If you are interested in transitioning to the Jadelle as your form of contraception, please book an appointment with your GP to see if this is the right decision for you.

HPV Screening

Cervical cancer is caused by certain types of the HPV, and it is one of the most preventable cancers.

From September 2023, the main test for cervical screening has changed to a human papillomavirus (HPV) test. This test replaces a cervical smear test for most people. This means for most people, a simple vaginal swab can be taken and tested for HPV. The swab can be done by a nurse, a doctor, or you can choose to take the sample yourself.

If you’re aged between 25 and 69, and you have a cervix, you need to have an HPV screen at least every five years.

More information

Regular screening is important to reduce your risk of developing cervical cancer. If HPV is found in your sample, it doesn’t mean you have cervical cancer. Most HPV infections resolve on their own. If the virus is found, you will be reviewed to see if there are any cell changes on your cervix.

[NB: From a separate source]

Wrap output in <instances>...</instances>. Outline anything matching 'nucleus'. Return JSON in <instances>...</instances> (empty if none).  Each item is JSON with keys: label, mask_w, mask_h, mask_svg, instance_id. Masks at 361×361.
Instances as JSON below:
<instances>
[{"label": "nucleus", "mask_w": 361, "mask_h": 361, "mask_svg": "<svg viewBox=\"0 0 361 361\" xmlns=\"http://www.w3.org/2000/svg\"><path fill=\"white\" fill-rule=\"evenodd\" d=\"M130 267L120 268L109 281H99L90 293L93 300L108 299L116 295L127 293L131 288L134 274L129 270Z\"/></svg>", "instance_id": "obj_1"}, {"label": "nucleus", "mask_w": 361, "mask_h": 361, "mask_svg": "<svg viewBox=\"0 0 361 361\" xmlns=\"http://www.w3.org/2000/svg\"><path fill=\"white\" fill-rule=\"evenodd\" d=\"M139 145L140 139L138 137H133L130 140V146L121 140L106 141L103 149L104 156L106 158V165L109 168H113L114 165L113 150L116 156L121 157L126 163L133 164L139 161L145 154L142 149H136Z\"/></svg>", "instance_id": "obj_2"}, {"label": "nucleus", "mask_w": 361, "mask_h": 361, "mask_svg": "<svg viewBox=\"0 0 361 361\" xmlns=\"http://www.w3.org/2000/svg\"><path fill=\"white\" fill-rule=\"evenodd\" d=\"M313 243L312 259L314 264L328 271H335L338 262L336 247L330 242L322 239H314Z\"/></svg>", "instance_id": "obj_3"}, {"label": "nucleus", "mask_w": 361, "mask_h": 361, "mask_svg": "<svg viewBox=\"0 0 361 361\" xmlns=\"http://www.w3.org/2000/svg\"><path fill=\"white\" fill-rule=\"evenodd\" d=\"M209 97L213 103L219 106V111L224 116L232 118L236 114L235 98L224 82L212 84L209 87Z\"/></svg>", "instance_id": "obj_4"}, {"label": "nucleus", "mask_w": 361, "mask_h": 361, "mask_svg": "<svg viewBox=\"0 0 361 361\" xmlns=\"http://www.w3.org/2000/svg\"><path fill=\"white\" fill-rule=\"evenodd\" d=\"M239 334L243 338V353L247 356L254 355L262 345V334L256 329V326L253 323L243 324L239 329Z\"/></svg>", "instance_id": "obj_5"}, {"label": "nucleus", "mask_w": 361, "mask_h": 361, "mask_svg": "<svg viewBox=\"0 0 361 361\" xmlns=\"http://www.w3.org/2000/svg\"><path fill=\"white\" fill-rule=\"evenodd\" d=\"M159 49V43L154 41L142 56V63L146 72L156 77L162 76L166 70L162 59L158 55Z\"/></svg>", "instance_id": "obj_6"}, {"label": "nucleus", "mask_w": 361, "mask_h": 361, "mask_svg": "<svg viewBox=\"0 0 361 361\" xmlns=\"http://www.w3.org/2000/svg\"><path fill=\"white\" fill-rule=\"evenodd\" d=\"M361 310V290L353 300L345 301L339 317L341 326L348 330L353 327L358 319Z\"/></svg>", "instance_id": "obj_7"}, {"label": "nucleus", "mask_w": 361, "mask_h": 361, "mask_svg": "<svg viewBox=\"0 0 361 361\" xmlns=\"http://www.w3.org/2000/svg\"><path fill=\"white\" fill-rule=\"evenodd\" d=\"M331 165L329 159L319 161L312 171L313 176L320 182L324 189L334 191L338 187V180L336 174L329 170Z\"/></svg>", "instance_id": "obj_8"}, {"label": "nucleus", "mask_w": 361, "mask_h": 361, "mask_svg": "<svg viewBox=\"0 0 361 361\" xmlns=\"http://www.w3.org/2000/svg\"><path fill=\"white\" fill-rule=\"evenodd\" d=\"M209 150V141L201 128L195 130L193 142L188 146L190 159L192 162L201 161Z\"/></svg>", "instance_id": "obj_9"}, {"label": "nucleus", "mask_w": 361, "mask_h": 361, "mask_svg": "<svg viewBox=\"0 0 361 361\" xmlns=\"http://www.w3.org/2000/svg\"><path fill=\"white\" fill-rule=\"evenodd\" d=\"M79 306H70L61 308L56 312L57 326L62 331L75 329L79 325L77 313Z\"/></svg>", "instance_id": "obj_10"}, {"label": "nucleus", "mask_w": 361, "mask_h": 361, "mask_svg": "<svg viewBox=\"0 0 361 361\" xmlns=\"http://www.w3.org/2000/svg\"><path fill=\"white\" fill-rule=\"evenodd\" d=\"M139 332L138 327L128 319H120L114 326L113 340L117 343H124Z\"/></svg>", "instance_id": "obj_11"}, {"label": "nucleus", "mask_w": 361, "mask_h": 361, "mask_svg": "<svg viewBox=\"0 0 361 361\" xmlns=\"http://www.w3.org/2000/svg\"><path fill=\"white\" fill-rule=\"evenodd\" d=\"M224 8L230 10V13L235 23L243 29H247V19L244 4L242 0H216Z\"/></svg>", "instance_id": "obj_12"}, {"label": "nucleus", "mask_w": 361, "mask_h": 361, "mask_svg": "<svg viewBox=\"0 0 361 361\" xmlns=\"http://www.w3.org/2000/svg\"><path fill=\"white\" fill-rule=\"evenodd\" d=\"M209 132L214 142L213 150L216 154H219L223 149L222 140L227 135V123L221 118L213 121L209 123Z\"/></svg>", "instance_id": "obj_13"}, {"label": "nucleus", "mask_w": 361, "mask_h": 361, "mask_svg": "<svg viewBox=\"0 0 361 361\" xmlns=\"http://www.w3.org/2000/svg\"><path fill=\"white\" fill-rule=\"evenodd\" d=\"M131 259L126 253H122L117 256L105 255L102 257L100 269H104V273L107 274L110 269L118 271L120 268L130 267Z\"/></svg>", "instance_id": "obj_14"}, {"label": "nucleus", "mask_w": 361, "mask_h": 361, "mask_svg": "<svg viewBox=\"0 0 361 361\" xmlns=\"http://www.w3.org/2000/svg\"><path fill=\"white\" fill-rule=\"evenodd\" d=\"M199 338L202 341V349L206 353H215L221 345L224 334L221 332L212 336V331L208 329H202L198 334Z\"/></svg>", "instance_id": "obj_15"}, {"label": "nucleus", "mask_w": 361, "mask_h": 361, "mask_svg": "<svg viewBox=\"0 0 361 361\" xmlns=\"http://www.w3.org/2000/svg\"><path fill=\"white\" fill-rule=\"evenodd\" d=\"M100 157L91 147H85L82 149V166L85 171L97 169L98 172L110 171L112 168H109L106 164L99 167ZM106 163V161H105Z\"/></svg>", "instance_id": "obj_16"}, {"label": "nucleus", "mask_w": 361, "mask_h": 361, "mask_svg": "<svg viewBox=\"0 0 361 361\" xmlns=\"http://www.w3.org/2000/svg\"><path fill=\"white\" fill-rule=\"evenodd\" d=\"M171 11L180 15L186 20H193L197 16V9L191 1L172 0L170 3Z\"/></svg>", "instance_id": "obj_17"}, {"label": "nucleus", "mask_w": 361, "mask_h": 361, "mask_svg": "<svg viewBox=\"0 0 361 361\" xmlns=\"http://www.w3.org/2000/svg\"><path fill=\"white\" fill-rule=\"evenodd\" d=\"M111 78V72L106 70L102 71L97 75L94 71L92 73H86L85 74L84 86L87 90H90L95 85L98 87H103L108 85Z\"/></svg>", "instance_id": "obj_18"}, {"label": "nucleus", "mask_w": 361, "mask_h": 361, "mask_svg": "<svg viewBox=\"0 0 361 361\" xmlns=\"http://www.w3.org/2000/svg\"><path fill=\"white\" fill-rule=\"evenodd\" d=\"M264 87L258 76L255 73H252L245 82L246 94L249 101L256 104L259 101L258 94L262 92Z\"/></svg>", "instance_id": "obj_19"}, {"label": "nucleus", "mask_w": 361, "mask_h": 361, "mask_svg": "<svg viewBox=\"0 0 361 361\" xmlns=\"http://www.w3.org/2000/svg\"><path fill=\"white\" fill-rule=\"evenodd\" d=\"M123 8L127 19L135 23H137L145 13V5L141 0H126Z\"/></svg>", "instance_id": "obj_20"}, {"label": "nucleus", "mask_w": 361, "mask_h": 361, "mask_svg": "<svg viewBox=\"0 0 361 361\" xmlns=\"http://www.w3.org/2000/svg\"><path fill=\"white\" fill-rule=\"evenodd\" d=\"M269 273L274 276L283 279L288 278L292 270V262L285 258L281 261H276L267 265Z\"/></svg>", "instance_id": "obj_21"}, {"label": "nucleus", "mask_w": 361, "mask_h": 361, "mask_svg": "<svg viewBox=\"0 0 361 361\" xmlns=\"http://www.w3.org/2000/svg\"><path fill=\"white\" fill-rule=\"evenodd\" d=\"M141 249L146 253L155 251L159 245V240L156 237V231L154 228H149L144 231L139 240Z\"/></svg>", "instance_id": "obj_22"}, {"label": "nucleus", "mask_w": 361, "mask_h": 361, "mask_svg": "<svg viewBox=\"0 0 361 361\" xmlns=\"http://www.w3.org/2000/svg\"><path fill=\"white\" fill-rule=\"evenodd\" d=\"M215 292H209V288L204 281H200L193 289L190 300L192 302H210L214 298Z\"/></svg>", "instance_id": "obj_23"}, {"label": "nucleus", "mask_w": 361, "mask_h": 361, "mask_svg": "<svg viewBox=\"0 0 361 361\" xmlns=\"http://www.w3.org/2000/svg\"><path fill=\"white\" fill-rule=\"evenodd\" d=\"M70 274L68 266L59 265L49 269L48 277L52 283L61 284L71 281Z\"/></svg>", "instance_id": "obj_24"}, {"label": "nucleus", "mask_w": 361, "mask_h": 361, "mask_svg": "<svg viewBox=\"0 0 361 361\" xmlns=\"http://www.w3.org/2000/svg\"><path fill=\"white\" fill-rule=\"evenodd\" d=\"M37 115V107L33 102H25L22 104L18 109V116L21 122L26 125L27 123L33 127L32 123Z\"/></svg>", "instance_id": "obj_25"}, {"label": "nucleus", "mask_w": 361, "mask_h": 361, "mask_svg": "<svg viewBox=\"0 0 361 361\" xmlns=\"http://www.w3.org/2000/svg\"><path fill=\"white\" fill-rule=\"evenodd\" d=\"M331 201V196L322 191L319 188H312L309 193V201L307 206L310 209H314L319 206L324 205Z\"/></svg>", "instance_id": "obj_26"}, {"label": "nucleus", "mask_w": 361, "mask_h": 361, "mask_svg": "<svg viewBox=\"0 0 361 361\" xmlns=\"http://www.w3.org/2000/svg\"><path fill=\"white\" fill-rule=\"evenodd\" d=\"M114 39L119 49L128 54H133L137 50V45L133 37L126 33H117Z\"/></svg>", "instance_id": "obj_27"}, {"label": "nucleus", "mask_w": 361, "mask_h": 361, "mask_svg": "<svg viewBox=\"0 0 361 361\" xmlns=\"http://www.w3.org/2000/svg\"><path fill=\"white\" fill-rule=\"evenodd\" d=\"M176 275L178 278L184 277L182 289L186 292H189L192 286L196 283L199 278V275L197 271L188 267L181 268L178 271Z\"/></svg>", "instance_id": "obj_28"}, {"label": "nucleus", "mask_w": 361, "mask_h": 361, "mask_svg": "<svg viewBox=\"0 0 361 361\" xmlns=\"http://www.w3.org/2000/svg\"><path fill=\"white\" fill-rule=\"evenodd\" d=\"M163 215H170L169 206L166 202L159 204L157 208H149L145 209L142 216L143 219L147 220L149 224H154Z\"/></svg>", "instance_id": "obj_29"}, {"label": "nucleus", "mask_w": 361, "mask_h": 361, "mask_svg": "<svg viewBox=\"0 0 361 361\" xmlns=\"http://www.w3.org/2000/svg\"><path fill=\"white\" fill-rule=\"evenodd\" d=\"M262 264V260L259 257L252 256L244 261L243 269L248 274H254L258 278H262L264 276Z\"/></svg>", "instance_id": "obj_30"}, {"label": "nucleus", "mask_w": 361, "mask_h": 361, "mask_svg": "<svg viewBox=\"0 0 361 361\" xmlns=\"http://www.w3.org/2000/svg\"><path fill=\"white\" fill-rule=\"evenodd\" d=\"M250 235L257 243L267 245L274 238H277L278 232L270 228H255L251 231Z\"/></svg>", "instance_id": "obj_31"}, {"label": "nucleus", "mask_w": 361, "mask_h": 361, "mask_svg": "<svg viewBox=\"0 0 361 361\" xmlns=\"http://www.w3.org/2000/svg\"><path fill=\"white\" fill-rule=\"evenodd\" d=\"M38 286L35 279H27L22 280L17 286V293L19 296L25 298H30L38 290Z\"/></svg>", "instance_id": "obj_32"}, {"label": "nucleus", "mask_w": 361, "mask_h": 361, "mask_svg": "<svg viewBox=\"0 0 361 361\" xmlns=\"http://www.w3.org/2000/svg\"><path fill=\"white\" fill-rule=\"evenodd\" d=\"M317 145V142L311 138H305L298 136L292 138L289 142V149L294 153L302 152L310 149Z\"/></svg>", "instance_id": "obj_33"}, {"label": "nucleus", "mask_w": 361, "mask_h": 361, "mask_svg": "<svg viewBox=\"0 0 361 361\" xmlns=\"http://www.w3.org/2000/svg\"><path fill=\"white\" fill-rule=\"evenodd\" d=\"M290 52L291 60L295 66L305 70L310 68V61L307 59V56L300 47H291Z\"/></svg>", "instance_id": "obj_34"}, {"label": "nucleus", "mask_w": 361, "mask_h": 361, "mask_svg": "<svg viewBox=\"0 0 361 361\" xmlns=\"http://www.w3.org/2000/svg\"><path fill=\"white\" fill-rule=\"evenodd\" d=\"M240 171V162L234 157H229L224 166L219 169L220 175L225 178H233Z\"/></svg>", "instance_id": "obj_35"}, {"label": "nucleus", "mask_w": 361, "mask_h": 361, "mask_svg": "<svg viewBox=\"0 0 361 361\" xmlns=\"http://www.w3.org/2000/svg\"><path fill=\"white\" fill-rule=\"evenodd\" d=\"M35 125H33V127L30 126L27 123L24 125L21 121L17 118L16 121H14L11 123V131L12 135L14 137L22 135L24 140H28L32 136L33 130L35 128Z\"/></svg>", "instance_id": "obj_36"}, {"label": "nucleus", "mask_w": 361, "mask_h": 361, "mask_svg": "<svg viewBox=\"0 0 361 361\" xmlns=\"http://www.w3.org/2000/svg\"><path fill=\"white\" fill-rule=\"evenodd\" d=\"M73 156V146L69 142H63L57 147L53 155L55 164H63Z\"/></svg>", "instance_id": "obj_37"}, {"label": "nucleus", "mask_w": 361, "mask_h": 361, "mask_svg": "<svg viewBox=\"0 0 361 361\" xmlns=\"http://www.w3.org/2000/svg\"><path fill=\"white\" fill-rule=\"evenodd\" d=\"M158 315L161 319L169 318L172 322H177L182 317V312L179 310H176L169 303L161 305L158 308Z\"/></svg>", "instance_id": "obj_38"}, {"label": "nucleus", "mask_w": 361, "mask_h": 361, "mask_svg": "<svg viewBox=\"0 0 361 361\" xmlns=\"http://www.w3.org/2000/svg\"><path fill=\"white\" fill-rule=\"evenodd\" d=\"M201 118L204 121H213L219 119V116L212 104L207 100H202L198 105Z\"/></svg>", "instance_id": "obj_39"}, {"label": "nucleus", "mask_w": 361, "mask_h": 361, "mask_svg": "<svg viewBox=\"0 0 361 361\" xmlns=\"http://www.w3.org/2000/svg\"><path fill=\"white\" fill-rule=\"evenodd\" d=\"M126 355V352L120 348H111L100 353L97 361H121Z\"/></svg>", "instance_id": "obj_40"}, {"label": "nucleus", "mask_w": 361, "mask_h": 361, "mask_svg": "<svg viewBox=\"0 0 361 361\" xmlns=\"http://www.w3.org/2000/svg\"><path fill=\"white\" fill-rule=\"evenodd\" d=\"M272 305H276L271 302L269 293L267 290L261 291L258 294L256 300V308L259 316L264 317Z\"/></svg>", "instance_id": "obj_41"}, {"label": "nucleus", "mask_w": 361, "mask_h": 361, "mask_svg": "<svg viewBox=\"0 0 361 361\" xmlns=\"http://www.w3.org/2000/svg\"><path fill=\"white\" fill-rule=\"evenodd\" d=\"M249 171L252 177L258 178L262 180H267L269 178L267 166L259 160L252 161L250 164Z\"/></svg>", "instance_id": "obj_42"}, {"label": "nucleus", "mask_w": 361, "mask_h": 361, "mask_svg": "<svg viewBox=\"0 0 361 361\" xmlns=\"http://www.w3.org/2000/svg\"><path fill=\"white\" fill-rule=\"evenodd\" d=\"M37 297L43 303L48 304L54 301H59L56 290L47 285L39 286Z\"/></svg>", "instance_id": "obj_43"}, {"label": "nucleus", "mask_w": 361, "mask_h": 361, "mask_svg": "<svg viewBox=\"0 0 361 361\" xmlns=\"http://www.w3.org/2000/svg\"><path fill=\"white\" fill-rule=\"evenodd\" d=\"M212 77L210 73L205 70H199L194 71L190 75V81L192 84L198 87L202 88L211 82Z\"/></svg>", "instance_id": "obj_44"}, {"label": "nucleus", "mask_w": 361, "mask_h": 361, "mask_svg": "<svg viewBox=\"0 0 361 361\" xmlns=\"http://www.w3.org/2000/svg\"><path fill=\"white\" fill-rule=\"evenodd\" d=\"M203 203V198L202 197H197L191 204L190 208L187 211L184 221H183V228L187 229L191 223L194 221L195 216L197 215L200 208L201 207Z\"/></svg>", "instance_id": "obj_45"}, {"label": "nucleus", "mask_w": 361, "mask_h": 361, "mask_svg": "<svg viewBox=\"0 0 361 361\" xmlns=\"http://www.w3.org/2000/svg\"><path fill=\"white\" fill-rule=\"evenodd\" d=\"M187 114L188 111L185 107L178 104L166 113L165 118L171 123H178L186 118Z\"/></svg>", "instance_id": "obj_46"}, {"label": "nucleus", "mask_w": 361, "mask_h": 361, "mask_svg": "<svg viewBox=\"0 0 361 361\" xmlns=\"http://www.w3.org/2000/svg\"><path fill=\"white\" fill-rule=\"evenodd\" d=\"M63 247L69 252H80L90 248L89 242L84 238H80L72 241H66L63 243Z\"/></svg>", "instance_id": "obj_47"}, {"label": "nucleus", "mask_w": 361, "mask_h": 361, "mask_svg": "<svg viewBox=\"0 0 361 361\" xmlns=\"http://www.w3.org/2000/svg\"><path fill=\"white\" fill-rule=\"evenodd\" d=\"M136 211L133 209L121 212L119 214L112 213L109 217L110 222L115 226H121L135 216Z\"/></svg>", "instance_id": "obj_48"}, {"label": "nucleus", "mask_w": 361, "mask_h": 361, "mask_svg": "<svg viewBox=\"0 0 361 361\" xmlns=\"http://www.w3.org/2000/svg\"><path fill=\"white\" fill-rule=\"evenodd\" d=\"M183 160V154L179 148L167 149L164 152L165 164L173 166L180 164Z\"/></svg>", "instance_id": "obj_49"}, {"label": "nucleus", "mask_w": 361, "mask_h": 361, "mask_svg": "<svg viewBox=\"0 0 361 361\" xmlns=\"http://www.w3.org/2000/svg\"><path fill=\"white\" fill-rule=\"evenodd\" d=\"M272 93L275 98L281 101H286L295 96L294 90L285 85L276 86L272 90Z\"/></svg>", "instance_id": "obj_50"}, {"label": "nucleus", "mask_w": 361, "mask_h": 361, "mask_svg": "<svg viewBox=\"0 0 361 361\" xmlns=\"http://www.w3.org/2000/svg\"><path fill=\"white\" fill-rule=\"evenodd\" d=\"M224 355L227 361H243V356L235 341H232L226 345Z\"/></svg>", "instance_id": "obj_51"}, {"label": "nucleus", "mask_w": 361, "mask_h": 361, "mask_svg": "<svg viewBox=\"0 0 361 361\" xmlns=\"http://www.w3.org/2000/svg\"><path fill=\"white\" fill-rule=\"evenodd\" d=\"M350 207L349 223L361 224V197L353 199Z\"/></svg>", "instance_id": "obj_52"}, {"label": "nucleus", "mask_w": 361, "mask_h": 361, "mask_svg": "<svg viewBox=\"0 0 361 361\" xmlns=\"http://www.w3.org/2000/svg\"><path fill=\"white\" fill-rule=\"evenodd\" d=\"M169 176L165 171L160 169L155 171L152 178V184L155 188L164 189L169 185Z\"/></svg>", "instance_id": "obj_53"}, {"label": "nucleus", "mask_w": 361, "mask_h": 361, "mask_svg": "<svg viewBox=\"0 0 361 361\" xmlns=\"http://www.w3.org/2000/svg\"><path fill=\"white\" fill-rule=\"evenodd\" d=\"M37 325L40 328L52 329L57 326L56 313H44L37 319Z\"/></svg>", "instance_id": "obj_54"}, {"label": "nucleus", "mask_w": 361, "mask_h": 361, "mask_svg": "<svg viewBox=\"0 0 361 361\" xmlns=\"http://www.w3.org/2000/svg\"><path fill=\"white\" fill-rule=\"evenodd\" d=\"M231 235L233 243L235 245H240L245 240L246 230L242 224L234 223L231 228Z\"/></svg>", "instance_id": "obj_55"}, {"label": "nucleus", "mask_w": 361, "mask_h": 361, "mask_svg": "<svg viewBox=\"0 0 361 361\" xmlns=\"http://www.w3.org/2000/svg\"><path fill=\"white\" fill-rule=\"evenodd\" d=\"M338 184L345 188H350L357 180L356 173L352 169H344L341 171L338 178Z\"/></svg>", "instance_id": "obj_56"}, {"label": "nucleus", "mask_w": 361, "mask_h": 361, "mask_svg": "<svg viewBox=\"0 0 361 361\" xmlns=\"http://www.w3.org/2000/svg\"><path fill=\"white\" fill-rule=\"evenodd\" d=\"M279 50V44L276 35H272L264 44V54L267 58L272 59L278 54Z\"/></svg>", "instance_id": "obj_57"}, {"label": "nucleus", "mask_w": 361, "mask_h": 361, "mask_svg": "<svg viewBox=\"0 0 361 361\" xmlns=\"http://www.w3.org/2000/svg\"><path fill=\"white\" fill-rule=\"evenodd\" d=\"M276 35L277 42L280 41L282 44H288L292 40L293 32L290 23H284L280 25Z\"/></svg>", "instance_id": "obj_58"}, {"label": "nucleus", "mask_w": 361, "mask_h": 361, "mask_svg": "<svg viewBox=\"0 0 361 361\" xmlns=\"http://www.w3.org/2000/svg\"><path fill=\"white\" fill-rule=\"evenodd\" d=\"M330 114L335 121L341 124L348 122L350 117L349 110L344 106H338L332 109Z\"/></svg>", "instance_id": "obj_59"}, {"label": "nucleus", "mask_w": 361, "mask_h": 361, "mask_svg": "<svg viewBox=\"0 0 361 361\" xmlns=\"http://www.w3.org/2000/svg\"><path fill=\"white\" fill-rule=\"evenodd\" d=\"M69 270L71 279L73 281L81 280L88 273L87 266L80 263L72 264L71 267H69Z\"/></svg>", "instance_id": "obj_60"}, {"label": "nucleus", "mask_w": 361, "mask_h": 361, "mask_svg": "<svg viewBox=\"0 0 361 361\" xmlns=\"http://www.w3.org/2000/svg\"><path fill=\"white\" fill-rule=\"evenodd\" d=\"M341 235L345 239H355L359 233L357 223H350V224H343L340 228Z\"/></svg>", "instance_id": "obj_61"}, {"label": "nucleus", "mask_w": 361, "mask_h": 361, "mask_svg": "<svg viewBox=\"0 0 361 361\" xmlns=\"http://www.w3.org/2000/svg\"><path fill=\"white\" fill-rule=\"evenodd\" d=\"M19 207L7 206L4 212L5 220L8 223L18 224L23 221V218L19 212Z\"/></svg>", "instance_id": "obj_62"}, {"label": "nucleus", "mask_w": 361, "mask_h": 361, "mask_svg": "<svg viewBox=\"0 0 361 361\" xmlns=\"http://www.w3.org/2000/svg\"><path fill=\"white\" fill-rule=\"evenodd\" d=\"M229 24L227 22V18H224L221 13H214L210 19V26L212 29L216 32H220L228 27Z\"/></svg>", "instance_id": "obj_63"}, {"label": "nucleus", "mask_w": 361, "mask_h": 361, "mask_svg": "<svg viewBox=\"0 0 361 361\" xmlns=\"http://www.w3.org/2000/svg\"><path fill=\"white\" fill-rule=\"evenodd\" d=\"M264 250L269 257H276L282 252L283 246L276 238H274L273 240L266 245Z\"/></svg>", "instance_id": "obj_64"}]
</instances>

Free HPV and cervical screening is available to eligible patients. Please speak to your doctor or nurse to see if this is the right test for you. 


The term menopause is commonly used to describe the years when a woman’s ovaries gradually begin to produce fewer eggs and less of the female hormones oestrogen and progesterone. It is generally considered to be complete when a woman has not had a period for one year.

This reduction in hormone production prior to menopause causes periods to become less regular until they stop altogether, and produces physical and psychological symptoms in some women. Our doctors can provide support and advice on menopause, and talk you through your options.